Het systeem van de GPS (Global Position System) bestaat uit 24 satellieten die in een baan om de
aarde draaien. Deze satellieten zenden radiosignalen uit.
,Hoofdstuk 1.6
Bij topografie wordt er geleerd om een kenmerk of verschijnsel van een land te koppelen aan de
ligging ervan.
Onder plaatsbeschrijving of topografie verstaat men het beschrijven er in kaart brengen van de
zichtbare objecten en geografische verschijningsvormen van een gebied. Bij aardrijkskunde gaat het
voor een deel erover dat de kinderen een mental map ontwikkelen, een ruimtelijk beeld van de
werkelijkheid.
Het doel van het topografieonderwijs is dus dat de leerlingen een mentale atlas met namen van
werelddelen, landen, regio’s, plaatsen, rivieren en gebergte opbouwt.

_ _ _

Gegeven opdracht 1: Kun je uit de aangeleverde tekst het stuk van "Het systeem van" tot en met "en gebergte opbouwt." woordelijk overnemen?
Gegeven opdracht 2:
Beantwoord deze vragen over de aangeleverde tekst:
(a) Uit hoeveel satellieten bestaat het GPS-systeem?
(b) Wat ontwikkelen de kinderen bij aardrijkskunde voor een deel?
(c) Met welke namen bouwen leerlingen hun mentale atlas op?
Gegeven opdracht 3: Hoe luidt de alinea die begint met "Het systeem van de GPS" uit de aangeleverde tekst, in één kortere zin?

_ _ _

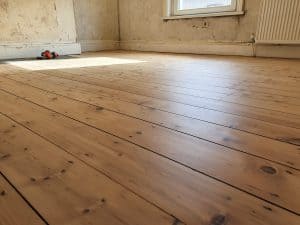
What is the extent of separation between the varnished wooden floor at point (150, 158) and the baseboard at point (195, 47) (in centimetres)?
213

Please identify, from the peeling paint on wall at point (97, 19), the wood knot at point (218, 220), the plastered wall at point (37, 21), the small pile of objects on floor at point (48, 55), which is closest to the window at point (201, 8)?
the peeling paint on wall at point (97, 19)

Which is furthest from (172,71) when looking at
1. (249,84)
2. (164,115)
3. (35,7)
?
(35,7)

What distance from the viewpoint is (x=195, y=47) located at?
386 cm

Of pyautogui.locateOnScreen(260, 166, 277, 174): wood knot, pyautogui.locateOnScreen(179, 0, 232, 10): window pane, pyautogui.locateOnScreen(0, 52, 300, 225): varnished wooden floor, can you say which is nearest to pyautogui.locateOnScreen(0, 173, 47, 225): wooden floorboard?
pyautogui.locateOnScreen(0, 52, 300, 225): varnished wooden floor

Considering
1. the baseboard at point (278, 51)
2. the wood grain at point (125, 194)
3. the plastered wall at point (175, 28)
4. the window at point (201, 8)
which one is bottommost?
the wood grain at point (125, 194)

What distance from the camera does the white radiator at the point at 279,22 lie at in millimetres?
2805

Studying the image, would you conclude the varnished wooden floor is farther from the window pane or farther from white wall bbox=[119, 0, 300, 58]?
the window pane

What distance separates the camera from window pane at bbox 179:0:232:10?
352 cm

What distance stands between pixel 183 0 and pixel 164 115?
3.43 m

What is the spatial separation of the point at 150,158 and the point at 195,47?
340 centimetres

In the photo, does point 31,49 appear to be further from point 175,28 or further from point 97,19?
point 175,28

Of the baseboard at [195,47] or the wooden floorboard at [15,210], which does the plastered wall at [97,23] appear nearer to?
the baseboard at [195,47]

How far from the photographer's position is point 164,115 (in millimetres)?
1100

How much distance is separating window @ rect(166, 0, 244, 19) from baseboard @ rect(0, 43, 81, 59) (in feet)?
5.37
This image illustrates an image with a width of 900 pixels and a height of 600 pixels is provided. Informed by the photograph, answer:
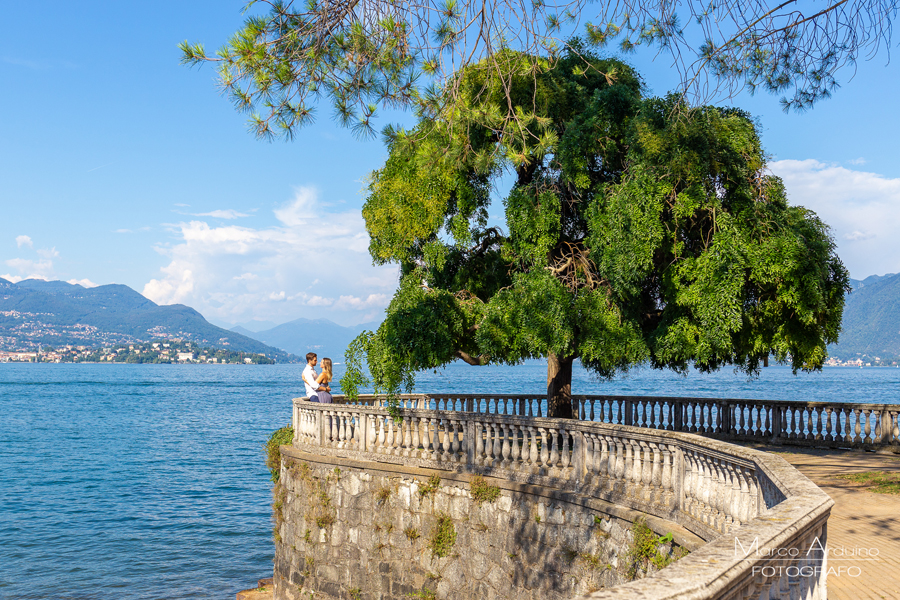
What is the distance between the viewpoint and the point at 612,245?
11875 mm

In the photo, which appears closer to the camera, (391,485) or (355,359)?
(391,485)

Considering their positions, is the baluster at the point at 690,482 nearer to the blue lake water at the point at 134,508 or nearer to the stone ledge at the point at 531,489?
the stone ledge at the point at 531,489

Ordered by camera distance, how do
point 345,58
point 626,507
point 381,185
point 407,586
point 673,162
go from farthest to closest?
point 381,185 < point 673,162 < point 407,586 < point 626,507 < point 345,58

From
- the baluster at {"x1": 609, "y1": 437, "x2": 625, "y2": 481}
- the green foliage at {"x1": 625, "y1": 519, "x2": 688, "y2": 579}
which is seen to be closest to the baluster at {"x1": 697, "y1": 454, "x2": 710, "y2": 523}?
the green foliage at {"x1": 625, "y1": 519, "x2": 688, "y2": 579}

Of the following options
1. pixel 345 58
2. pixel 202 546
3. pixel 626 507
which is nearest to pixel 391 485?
pixel 626 507

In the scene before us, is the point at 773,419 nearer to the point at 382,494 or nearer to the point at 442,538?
the point at 442,538

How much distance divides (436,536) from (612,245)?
18.8 ft

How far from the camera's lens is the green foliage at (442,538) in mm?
10227

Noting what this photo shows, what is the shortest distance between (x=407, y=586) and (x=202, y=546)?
13443 millimetres

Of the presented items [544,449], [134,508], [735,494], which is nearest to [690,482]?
[735,494]

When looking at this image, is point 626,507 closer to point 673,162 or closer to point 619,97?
point 673,162

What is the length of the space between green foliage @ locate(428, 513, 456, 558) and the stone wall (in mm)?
15

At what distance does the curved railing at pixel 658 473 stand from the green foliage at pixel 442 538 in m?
0.82

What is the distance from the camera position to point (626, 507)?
7738 mm
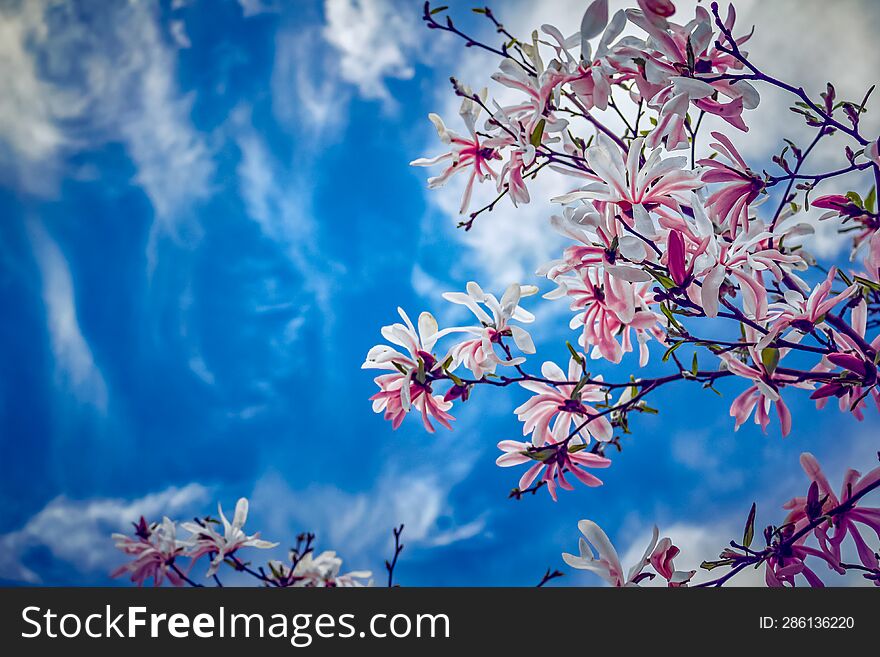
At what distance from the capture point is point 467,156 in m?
0.71

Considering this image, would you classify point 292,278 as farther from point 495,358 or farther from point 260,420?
point 495,358

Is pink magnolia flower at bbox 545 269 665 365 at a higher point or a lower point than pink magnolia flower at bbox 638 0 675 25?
lower

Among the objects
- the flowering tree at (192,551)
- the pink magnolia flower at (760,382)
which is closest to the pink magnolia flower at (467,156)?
the pink magnolia flower at (760,382)

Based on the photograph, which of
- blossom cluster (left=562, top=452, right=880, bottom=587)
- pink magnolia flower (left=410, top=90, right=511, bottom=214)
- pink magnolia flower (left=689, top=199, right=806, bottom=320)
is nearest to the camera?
pink magnolia flower (left=689, top=199, right=806, bottom=320)

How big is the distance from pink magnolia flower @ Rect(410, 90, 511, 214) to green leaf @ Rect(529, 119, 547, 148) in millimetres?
74

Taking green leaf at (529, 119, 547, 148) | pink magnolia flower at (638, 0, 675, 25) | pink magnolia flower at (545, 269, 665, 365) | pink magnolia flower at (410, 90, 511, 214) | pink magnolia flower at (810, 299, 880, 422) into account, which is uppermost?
pink magnolia flower at (410, 90, 511, 214)

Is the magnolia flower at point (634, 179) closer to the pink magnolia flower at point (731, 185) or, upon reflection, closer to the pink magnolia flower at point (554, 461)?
the pink magnolia flower at point (731, 185)

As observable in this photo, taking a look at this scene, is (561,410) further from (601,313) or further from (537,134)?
(537,134)

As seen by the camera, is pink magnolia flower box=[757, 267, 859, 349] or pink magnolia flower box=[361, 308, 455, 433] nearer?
pink magnolia flower box=[757, 267, 859, 349]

_ _ _

Volledig antwoord 1:
Het systeem van de GPS (Global Position System) bestaat uit 24 satellieten die in een baan om de
aarde draaien. Deze satellieten zenden radiosignalen uit.
,Hoofdstuk 1.6
Bij topografie wordt er geleerd om een kenmerk of verschijnsel van een land te koppelen aan de
ligging ervan.
Onder plaatsbeschrijving of topografie verstaat men het beschrijven er in kaart brengen van de
zichtbare objecten en geografische verschijningsvormen van een gebied. Bij aardrijkskunde gaat het
voor een deel erover dat de kinderen een mental map ontwikkelen, een ruimtelijk beeld van de
werkelijkheid.
Het doel van het topografieonderwijs is dus dat de leerlingen een mentale atlas met namen van
werelddelen, landen, regio’s, plaatsen, rivieren en gebergte opbouwt.

Volledig antwoord 2:
(a) Uit 24 satellieten.
(b) Een mental map, een ruimtelijk beeld van de werkelijkheid.
(c) Met namen van werelddelen, landen, regio's, plaatsen, rivieren en gebergte.

Volledig antwoord 3: Het GPS-systeem bestaat uit 24 satellieten die om de aarde draaien en radiosignalen uitzenden.